▶ **TEXT BLOCK**:

Part of the problem with cryptocurrencies is they are hard. They aren't really built for "the common man," which really is code for Boomer, but that's another story. As a GenXer approaching the "get off my lawn" stage of life, I've been intrigued by people that hope to make crypto easier - to the point where it's as easy as say, working with a bank. Enter Coinbase. But this isn't a story about them. This is a story about the next evolution of cyrpto currencies - Web 3. In particular, Ethereum and now, Blockstack.
Where Coinbase and a few others brought the crypto currencies themselves to the masses - making it easy to buy and sell tokens just like you would a stock, there's more to the story of economic freedom. There's a whole new distributed computing ecosystem that is being developed and it uses these cryptocurrencies as the "fuel" to power them and secure them. Ethereum is likely the best known of these Web3 platforms. Yes, it is a cryptocurrency - second only to Bitcoin in market capitalization.
But, unlike Bitcoin which is JUST a cryptocurrency, Ethereum is so much more. First, it's a completely separate network - Bitcoin miners and Etherem miners are different things. Second, they use different mechanisms to secure themselves and generate new coins. Bitcoin uses a thing called Proof of Work - literally, a "miner" does stupid complex math problems to create new coins. Ethereum uses a mechanism called Proof of Stake (in 2.0 - going for shelf life of this damn article). This means that to run a miner, you have to lock up a certain amount of existing coins (a LOT) to have a shot at getting mine the next coin - also worth a lot. Both have pros and cons, but Ethereum is much more eco-friendly. Third - and this is key - Ethereum also RUNS code (called Smart Contracts). You can "pay" the network to execute code (written in a language called Solidity) and the execution of that code, and its results, can be anchored to the chain itself. This is HUGE for decentralized and distributed computing.

▶ **SHORT TASK A**: Return the part of the cryptocurrency article that runs from "Where Coinbase and" down to "in market capitalization.".

▶ **RECORDS SHOWN**:
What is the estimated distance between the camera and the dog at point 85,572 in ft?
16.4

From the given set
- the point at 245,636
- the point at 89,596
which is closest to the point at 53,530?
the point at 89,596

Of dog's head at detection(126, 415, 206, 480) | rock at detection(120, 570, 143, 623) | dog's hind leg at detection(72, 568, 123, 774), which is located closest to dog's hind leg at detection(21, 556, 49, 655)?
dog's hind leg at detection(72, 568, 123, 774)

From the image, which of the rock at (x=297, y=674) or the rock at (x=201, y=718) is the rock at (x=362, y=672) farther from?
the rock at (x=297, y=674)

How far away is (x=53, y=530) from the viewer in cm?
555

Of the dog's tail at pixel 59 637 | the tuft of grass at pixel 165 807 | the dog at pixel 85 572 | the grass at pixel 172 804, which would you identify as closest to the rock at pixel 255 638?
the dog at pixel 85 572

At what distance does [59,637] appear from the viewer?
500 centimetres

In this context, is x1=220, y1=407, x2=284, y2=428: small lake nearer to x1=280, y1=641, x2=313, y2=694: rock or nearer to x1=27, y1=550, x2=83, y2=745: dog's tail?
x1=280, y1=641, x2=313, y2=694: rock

▶ **SHORT TASK B**: In the entries, take everything from the first line down to the line containing "500 centimetres". Rewrite only those lines with "viewer" replaced by "observer" and nothing else changed.

▶ **SOLUTION A**:
Where Coinbase and a few others brought the crypto currencies themselves to the masses - making it easy to buy and sell tokens just like you would a stock, there's more to the story of economic freedom. There's a whole new distributed computing ecosystem that is being developed and it uses these cryptocurrencies as the "fuel" to power them and secure them. Ethereum is likely the best known of these Web3 platforms. Yes, it is a cryptocurrency - second only to Bitcoin in market capitalization.

▶ **SOLUTION B**:
What is the estimated distance between the camera and the dog at point 85,572 in ft?
16.4

From the given set
- the point at 245,636
- the point at 89,596
which is closest to the point at 53,530?
the point at 89,596

Of dog's head at detection(126, 415, 206, 480) | rock at detection(120, 570, 143, 623) | dog's hind leg at detection(72, 568, 123, 774), which is located closest to dog's hind leg at detection(21, 556, 49, 655)?
dog's hind leg at detection(72, 568, 123, 774)

From the image, which of the rock at (x=297, y=674) or the rock at (x=201, y=718) is the rock at (x=362, y=672) farther from?
the rock at (x=297, y=674)

How far away is (x=53, y=530) from the observer in cm?
555

Of the dog's tail at pixel 59 637 | the tuft of grass at pixel 165 807 | the dog at pixel 85 572 | the grass at pixel 172 804, which would you identify as closest to the rock at pixel 255 638?
the dog at pixel 85 572

At what distance does [59,637] appear from the observer?
500 centimetres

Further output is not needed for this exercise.